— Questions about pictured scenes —
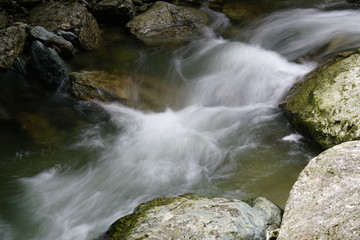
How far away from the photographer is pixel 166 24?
418 inches

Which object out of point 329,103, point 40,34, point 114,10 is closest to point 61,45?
point 40,34

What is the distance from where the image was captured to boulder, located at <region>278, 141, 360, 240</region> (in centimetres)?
289

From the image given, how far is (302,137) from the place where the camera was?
20.0 ft

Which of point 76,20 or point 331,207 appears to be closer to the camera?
point 331,207

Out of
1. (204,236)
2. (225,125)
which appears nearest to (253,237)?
(204,236)

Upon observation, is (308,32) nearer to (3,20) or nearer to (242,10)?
(242,10)

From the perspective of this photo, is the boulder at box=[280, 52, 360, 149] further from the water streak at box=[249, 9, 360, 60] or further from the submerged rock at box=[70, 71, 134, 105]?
the submerged rock at box=[70, 71, 134, 105]

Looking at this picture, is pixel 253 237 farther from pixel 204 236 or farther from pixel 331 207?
pixel 331 207

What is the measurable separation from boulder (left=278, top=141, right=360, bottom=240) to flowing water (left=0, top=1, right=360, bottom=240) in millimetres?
1391

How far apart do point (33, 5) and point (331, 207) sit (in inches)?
466

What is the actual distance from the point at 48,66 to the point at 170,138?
4.05 meters

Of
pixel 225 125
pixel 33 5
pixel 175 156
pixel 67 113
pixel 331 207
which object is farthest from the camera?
pixel 33 5

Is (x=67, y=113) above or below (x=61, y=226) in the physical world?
above

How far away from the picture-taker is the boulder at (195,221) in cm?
324
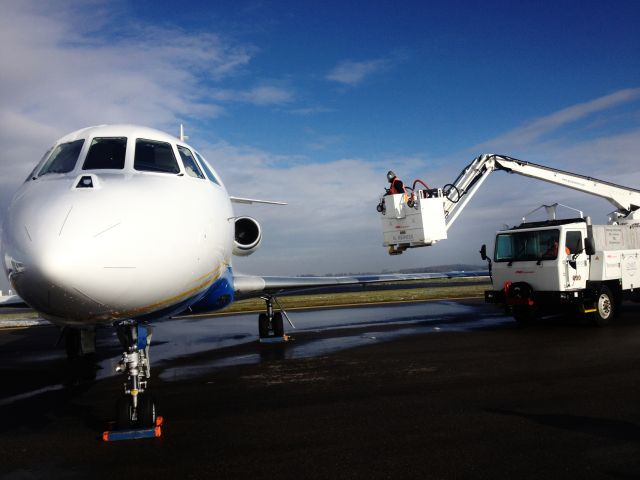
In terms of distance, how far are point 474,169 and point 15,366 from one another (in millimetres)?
12879

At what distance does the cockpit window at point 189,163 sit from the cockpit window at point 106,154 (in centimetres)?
74

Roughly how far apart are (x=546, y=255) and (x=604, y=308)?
2.08 meters

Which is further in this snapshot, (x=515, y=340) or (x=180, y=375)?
(x=515, y=340)

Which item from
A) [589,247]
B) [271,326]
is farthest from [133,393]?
[589,247]

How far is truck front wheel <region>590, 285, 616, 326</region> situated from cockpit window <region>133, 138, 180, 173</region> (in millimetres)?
11205

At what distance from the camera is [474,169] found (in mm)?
15602

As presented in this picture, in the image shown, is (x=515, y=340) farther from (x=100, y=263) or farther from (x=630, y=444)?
(x=100, y=263)

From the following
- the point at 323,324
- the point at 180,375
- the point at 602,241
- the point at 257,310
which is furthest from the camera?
the point at 257,310

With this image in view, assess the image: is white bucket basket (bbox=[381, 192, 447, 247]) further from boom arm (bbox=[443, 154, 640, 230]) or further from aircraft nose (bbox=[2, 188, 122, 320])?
aircraft nose (bbox=[2, 188, 122, 320])

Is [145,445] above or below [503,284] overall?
below

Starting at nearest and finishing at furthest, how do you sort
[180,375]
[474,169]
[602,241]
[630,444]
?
[630,444] < [180,375] < [602,241] < [474,169]

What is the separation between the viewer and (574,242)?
13000 mm

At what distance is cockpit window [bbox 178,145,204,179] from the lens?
6.25 m

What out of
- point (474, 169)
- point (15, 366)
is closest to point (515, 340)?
point (474, 169)
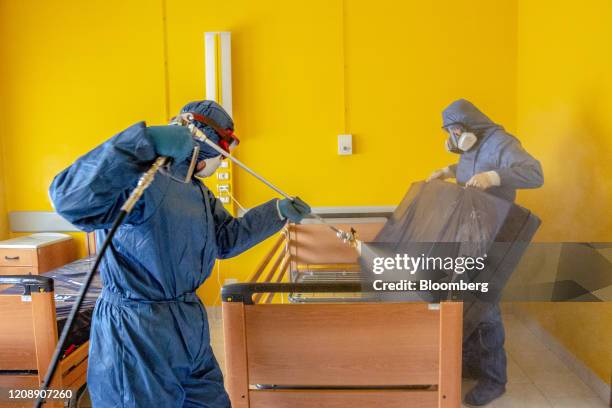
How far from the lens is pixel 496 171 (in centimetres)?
183

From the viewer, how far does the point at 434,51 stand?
2398mm

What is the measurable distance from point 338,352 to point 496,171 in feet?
3.33

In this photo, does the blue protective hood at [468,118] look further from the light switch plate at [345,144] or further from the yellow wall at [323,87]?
the light switch plate at [345,144]

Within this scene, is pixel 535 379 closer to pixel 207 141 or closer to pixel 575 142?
pixel 575 142

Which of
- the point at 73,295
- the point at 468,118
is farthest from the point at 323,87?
the point at 73,295

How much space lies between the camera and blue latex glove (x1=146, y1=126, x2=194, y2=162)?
1.00 metres

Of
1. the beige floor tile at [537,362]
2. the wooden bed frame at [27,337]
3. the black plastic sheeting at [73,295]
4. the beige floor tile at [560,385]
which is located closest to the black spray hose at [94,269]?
the wooden bed frame at [27,337]

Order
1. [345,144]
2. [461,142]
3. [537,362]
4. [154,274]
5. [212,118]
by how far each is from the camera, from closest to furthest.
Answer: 1. [154,274]
2. [212,118]
3. [537,362]
4. [461,142]
5. [345,144]

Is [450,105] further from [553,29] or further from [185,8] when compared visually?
[185,8]

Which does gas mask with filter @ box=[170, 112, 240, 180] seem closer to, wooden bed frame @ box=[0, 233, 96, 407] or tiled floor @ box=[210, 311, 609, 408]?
wooden bed frame @ box=[0, 233, 96, 407]

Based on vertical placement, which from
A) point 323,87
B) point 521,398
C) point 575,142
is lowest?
point 521,398

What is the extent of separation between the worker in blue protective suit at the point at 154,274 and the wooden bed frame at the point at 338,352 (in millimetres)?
103

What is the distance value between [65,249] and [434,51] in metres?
2.71

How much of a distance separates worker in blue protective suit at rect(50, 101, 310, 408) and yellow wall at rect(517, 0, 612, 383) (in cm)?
129
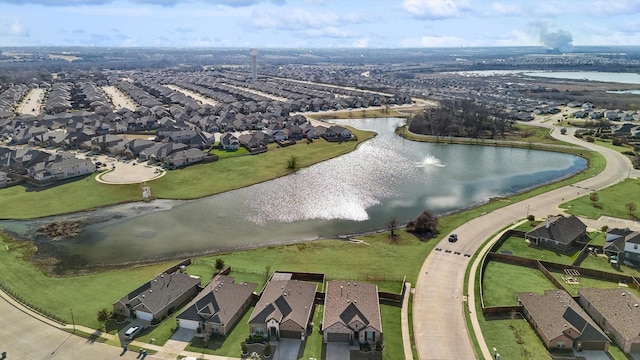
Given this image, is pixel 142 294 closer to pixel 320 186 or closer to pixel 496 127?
pixel 320 186

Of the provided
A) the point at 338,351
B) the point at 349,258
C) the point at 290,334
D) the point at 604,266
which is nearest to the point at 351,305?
the point at 338,351

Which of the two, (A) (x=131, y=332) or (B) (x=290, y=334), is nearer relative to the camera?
(A) (x=131, y=332)

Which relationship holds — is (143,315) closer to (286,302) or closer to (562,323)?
(286,302)

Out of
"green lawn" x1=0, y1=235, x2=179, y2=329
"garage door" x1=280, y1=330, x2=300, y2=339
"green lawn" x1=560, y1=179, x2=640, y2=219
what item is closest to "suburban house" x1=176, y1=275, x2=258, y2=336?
"garage door" x1=280, y1=330, x2=300, y2=339

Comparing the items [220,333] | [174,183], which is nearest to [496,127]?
[174,183]

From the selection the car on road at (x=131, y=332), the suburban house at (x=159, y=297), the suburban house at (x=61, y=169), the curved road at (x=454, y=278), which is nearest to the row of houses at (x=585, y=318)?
the curved road at (x=454, y=278)

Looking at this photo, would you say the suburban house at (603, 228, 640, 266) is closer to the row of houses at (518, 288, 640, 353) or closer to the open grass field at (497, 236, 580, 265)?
the open grass field at (497, 236, 580, 265)
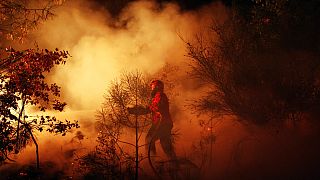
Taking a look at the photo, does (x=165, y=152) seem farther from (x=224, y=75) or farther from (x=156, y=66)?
(x=156, y=66)

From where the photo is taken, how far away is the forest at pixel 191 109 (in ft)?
28.5

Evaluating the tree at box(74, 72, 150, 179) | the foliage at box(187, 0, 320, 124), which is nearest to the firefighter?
the tree at box(74, 72, 150, 179)

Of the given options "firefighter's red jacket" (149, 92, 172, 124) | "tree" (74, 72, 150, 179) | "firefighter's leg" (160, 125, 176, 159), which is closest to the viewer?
"tree" (74, 72, 150, 179)

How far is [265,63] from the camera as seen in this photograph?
11742 mm

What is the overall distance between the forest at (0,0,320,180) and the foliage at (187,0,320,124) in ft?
0.11

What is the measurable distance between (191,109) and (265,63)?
3.34 meters

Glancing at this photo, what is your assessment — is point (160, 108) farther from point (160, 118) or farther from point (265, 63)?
point (265, 63)

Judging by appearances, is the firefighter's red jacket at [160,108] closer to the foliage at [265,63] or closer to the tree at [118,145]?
the tree at [118,145]

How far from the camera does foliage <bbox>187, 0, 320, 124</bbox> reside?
11.1m

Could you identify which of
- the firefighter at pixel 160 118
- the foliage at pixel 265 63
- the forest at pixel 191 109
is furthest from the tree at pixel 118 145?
the foliage at pixel 265 63

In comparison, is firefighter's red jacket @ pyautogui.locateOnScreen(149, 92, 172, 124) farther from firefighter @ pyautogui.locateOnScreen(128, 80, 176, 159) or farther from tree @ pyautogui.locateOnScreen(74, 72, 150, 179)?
tree @ pyautogui.locateOnScreen(74, 72, 150, 179)

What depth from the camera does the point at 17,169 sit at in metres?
9.89

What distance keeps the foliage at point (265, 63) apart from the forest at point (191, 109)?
0.03 metres

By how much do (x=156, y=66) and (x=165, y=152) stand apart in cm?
689
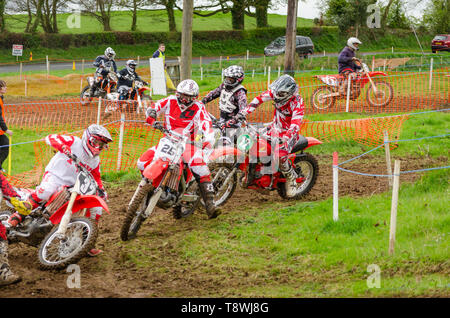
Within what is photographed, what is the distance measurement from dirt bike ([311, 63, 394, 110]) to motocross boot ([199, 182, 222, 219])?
879 centimetres

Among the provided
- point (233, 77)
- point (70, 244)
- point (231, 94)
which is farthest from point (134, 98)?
point (70, 244)

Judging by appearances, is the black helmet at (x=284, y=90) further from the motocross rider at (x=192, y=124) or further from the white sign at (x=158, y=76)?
the white sign at (x=158, y=76)

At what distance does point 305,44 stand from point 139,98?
2056 cm

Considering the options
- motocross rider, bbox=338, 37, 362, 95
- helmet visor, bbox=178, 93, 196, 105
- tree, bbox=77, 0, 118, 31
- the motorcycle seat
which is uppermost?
tree, bbox=77, 0, 118, 31

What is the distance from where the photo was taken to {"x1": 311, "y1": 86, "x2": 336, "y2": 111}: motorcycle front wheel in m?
16.7

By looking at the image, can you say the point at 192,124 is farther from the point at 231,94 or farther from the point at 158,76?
the point at 158,76

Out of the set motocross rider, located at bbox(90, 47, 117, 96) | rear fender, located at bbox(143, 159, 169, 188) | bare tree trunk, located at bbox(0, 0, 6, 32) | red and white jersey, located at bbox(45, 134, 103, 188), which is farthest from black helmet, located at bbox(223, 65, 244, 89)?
bare tree trunk, located at bbox(0, 0, 6, 32)

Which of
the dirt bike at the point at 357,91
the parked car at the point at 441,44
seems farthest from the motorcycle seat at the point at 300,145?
the parked car at the point at 441,44

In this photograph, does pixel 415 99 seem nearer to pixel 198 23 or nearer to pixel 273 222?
pixel 273 222

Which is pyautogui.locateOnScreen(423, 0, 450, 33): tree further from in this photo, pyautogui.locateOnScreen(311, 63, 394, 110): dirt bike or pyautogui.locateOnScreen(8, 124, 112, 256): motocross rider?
pyautogui.locateOnScreen(8, 124, 112, 256): motocross rider

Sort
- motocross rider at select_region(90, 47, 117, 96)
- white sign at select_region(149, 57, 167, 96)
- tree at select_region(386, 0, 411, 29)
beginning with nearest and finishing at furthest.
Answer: motocross rider at select_region(90, 47, 117, 96) < white sign at select_region(149, 57, 167, 96) < tree at select_region(386, 0, 411, 29)

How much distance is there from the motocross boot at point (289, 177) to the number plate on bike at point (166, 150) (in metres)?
2.09

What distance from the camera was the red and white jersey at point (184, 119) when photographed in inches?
332

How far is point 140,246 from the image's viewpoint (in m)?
7.56
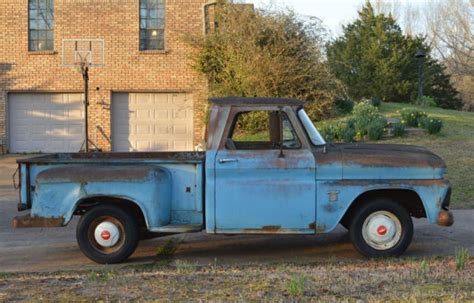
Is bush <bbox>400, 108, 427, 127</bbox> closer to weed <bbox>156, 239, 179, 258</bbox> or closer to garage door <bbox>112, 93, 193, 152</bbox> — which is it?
garage door <bbox>112, 93, 193, 152</bbox>

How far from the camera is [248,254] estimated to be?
7.69 m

— Task prompt —
Please rewrite the lines from the line with "Could you identify which of" to the line with "879 centimetres" as a Markdown table with the columns No. and Text, numbering each line and skipping blank lines. Leave the pictures out.

— Reply to the exercise —
| No. | Text |
|---|---|
| 1 | Could you identify which of |
| 2 | - the firefighter at pixel 160 118 |
| 3 | - the foliage at pixel 265 63 |
| 4 | - the forest at pixel 191 109 |
| 5 | is furthest from the tree at pixel 118 145? |
| 6 | the foliage at pixel 265 63 |
| 7 | In comparison, is firefighter's red jacket @ pyautogui.locateOnScreen(149, 92, 172, 124) farther from firefighter @ pyautogui.locateOnScreen(128, 80, 176, 159) or farther from tree @ pyautogui.locateOnScreen(74, 72, 150, 179)? |
| 8 | tree @ pyautogui.locateOnScreen(74, 72, 150, 179) |
| 9 | What depth from the camera does the point at 17,169 sit at in metres? |
| 10 | 9.89 |
| 11 | What distance keeps the foliage at point (265, 63) apart from the forest at point (191, 109)? |
| 12 | 0.03 metres |
| 13 | By how much do (x=156, y=66) and (x=165, y=152) stand apart in cm? |
| 14 | 689 |
| 15 | Within what is photographed, what is the distance measurement from dirt bike ([311, 63, 394, 110]) to motocross boot ([199, 182, 222, 219])? |
| 16 | 879 centimetres |